Ils ne se voient plus, ne se parlent plus depuis seize ans. Et pourtant, ils s’épient consciencieusement, offrant aux habitants de Foumban (Ouest) le spectacle de ce qu’il est permis d’appeler la guerre des Njoya. D’un côté, Ibrahim Mbombo Njoya, 76 ans, dix-neuvième sultan des Bamouns et sénateur du Rassemblement démocratique du peuple camerounais (RDPC, au pouvoir). De l’autre, Adamou Ndam Njoya, 71 ans, maire de Foumban depuis 1997, président de l’Union démocratique du Cameroun (UDC, opposition). Deux fortes personnalités, les plus importantes du département du Noun, qui tiennent les populations en haleine dans une course à l’échalote où tous les coups sont permis. Et à Foumban, vieille bourgade tout droit sortie des années 1950, les habitants voient double.

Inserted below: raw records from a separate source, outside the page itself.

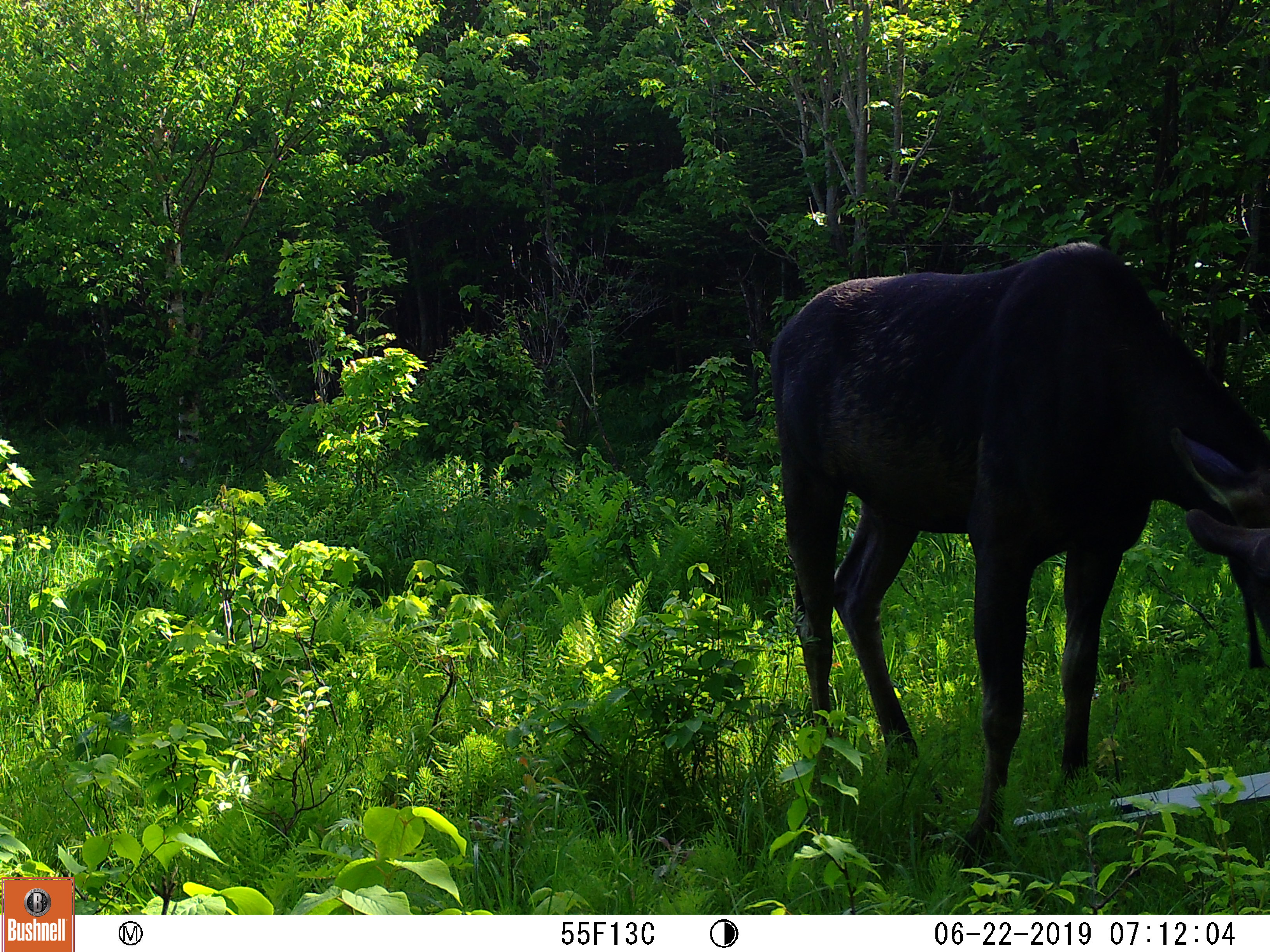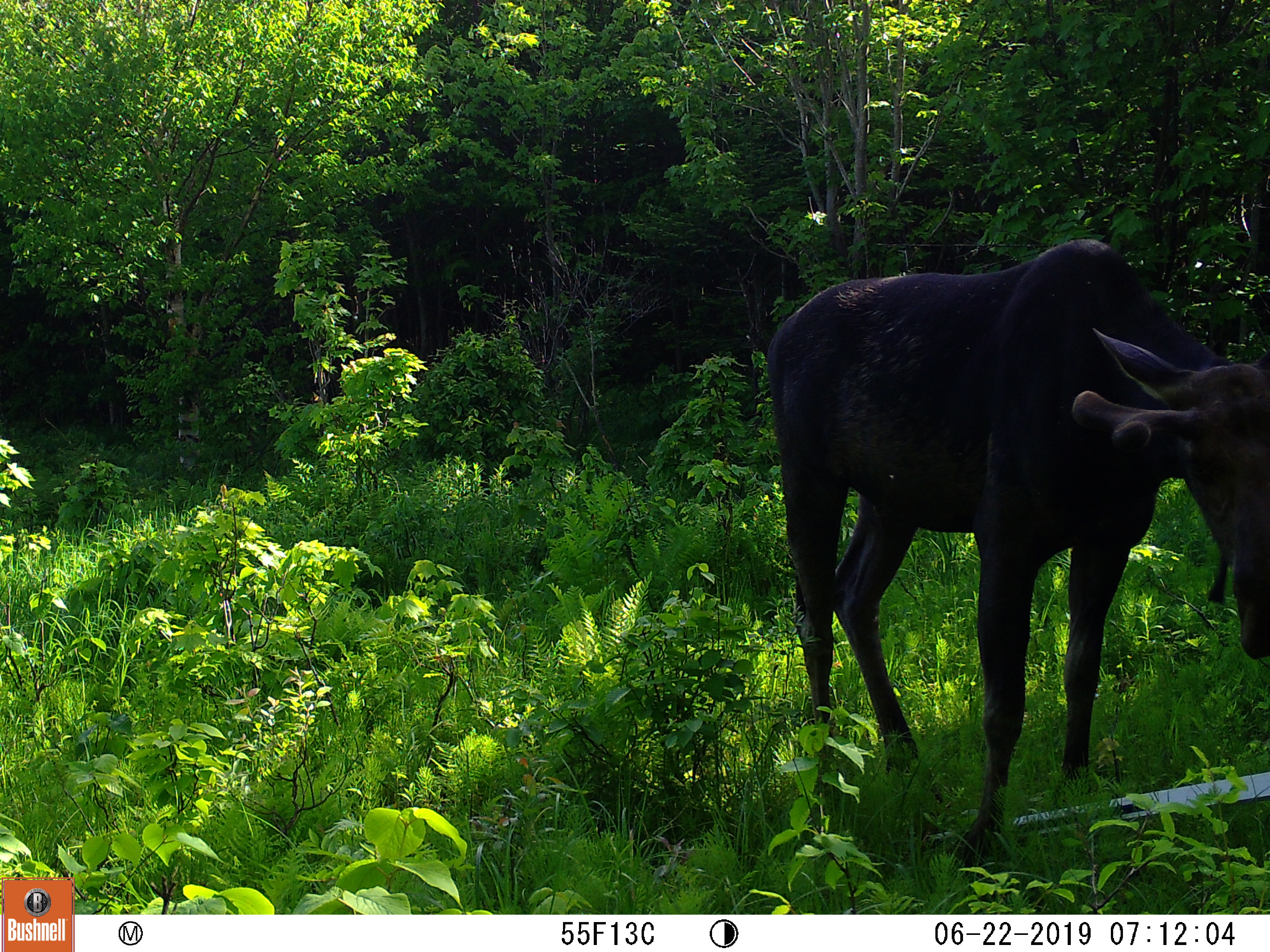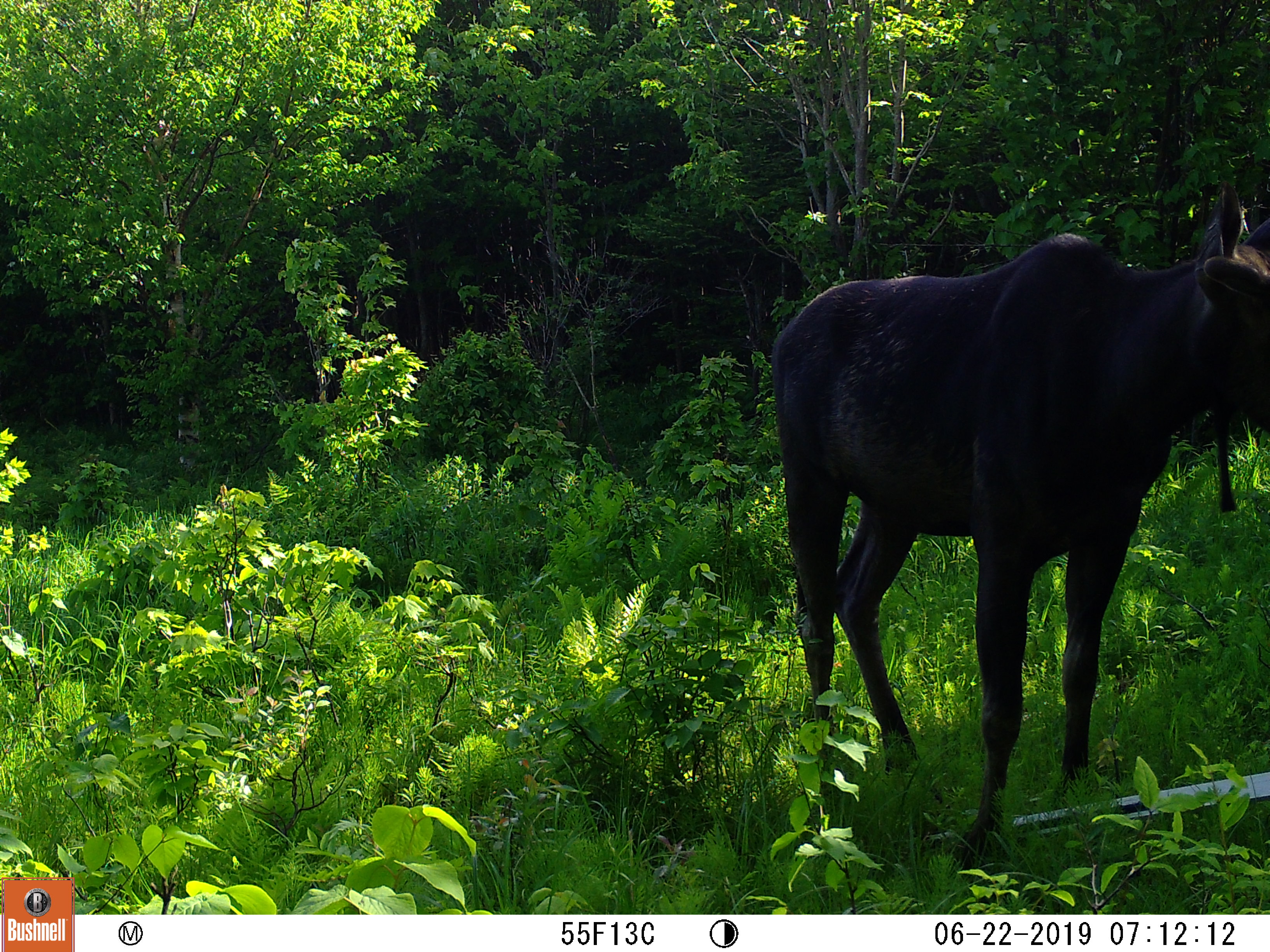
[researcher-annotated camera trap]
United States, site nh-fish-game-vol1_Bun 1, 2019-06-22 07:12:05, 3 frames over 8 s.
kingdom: Animalia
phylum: Chordata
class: Mammalia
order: Artiodactyla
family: Cervidae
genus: Alces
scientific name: Alces alces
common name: moose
Moose (Alces alces).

Au sultan, le projet de construction d’un nouveau musée du palais destiné à abriter les 12 500 pièces d’art répertoriées par la monarchie. Au maire, l’idée d’un musée municipal. Pas question non plus de se réunir sur les mêmes lieux de prière pour la fin du ramadan : le sultan et ses partisans se retrouvent au mont de la Piété, tandis que l’élu et les siens trustent les jardins de sa résidence. Un centre de santé érigé par l’un, un second par l’autre. Une radio communautaire pour le palais, une autre en construction pour la mairie. Dépenses saugrenues pour une ville qui dispose de très peu de moyens ? Non, d’après Ndam Njoya : "À chacun son budget, même si j’ignore d’où le sultan tire ses ressources", persifle-t-il.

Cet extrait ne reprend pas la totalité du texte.